Bell ran to him. “Kendrick, I know you’re in pain, but you need to pick up the sword again and—”
“Shut up!” he snarled back at her. She looked genuinely taken aback. “Shut. Up. Just... let me breathe...” In the heat of his excruciating burn, it was difficult to summon the strength even to suck in another lungful of air. “You need... to get us out of here...”
The jinn launched itself at the two of them yet again. “Glacios ampla!” Another torrent of icy wind beat it back into temporary submission. Bellara was shaky on her feet now.
The nerve endings in Kendrick’s outer left arm were screaming with activity. He saw smoke or steam or some sort of vapor rising from his pink flesh, as if his arm had been partially cooked alive. He gritted his teeth so hard he felt like they might shatter in his mouth from the sheer force of it. There was no way he could even lift his left arm, let alone hold a heavy metal object with it.

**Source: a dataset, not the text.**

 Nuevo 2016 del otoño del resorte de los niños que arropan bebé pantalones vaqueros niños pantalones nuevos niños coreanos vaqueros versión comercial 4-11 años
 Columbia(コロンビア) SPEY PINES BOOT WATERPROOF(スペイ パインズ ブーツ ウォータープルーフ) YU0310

Bellara clasped together her outstretched hands. “Obstrae!” A ring of aura closed around the jinn, but its incorporeal form allowed it to slip out easily and continue its onslaught. “Kendrick, we’re only going to have one shot at this. I’m so sorry. Please, I’m begging you—”
“My master will be quite pleased with this find,” growled the jinn. “I bore of this game. Give Aldiel my regards!” It descended from the sky like a bird of prey ready to deliver the final blow.
Sahni’s voice was like a dream. “Parto!” Did she even really call out that incantation, or was Kendrick’s pain-addled mind simply hearing things? Time slowed to a crawl. It was as if he could see all the individual movements of the world around him, every little sway in each blade of grass, every shiver of every leaf.
His right hand held the Psysword again. Bellara closed his fingers around the hilt, and this time it was easier than ever to hold with just one hand.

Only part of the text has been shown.